Había llegado a unos cinco metros del animal, pero éste había saltado alejándose y se acercaba al lugar en que estábamos nosotros. Nos agachamos. Cuando llegó a unos treinta metros, se quedó quieto, mirando directamente en nuestra dirección. Cuidadosamente, volví a apuntar, pero antes de que pudiera apretar el gatillo, ¡cayó muerto!
— ¡Yoh! ¡Jiii! —exclamó Sansón—. ¡Debe haberse asustado de nosotros!
—Bueno, con susto o sin susto, allí está nuestra comida.
Jadeando por la carrera, llegó Daudi.
— ¡Yoh! Bwana, ¿dónde está? Jiii! ¡Después de todo!
Señalé al animal en el suelo.
—Pero... ¿cómo?.. ¿qué?...
—Nada más que vino hasta aquí, vio de repente a Sansón y se desmayó.
— ¡Yoh! —replicó Daudi—. ¡Lo creo!
Mbuli llegó tambaleando sobre por detrás de una piedra. Sansón sonriente, le alcanzó el conejo de la roca. Nos sentamos mientras Daudi recuperaba el aliento y volví a mirar el campo. Era el mejor maizal que había visto. Se lo señalé a Sansón y le pregunté qué significaba un pequeño cuadrado verde oscuro en el mismo centro del maizal. Daudi lo miraba con mucha intensidad.
— ¡Kah! Eso no puede verse desde la llanura sino sólo desde aquí —dijo.
Miró a Sansón y ambos asintieron como entendiéndose.
—Es nhonde.
—Voy a echar una mirada. Creo que sé qué ese nhonde.
—Pero, Bwana —dijo Sansón— no puedes dejar nuestra carne aquí. Las hienas se la llevarán.
Pues bien, el antílope pesaba fácilmente más de cincuenta kilos.
— ¿Y qué? ¿Qué hay con eso? —dijo Daudi con una mueca—. El Bwana le tiró, yo lo corrí. ¡Tú lo llevas a casa!
Sansón hizo otra mueca, se colocó al animal sobre los hombros y caminamos a través del campo.
—Bwana, el nhonde es una droga muy poderosa— dijo Daudi—. Los que lo aspira tienen sueños raros. Su sabiduría desaparece. Se portan como monos y son un peligro para todos.

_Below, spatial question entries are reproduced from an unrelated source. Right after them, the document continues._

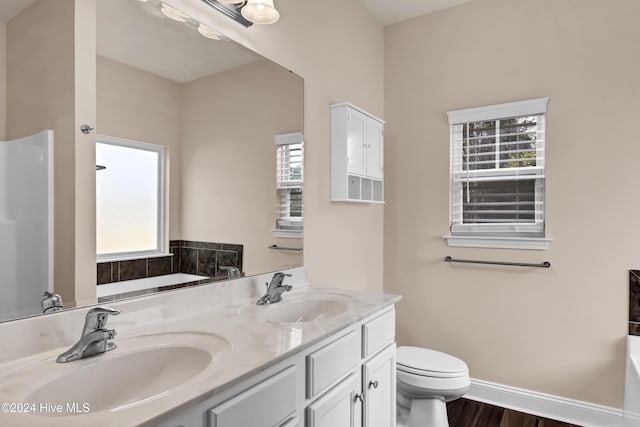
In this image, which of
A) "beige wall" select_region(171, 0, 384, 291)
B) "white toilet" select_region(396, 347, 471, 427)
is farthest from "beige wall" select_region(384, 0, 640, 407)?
"white toilet" select_region(396, 347, 471, 427)

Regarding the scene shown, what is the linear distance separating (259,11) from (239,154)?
24.9 inches

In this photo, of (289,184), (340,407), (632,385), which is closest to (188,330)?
(340,407)

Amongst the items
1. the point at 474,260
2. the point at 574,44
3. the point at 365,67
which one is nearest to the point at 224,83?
the point at 365,67

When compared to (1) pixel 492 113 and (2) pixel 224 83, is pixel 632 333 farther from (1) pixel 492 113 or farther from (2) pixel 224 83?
(2) pixel 224 83

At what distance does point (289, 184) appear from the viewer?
2.03 m

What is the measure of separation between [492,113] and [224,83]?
6.01 feet

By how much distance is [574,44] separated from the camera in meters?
2.37

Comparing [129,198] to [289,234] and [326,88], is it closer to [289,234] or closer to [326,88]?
[289,234]

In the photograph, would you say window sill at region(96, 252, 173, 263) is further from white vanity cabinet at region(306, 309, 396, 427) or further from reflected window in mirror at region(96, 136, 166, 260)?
white vanity cabinet at region(306, 309, 396, 427)

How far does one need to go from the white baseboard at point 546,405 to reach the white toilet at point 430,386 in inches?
25.0

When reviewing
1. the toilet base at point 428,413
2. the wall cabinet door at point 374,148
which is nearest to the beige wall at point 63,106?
the wall cabinet door at point 374,148

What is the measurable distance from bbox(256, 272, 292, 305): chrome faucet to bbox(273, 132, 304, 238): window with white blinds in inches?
10.3

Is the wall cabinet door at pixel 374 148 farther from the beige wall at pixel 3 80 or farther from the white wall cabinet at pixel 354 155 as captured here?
the beige wall at pixel 3 80

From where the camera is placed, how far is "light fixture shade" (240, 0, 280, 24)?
1.67 meters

Cuando llegamos al sembrado, un gentío vino a ver el resultado de nuestra cacería. Pero me di cuenta que nos mantenían lejos de aquella huerta.
Mientras caminábamos rumbo a casa al atardecer, turnándonos para llevar el antílope que para entonces iba colgado de un palo, Daudi dijo:
—Bwana, era una buena huerta y un alimento para los ojos, con su altura pareja y derecha y las buenas mazorcas llenas de grano, pero en el medio podredumbre y muerte, bien escondida: aquella parcela de la droga mortal, que sólo se ve cuando se llega arriba.
—Sí, la parábola es clara —dijo Sansón, cambiándose el palo de un hombro al otro—. Dios, desde su ventajoso punto de vista ve la podredumbre de los hombres que nosotros creemos buenos y lo que importa es lo que ve Dios.
Aquella tarde nos sentamos alrededor del antílope que se asaba, y a la luz del fuego, Daudi contó la historia del buen grano y la droga peligrosa.
Sentado en un banquito de tres patas, le escuché una vez más:
—Lo que importa es lo que Dios ve, y Dios dice que no se puede pecar y no sufrir las consecuencias.
Casi todos los que participaban de aquel festín iban a tener ese punto aclarado de forma dramática en tres días.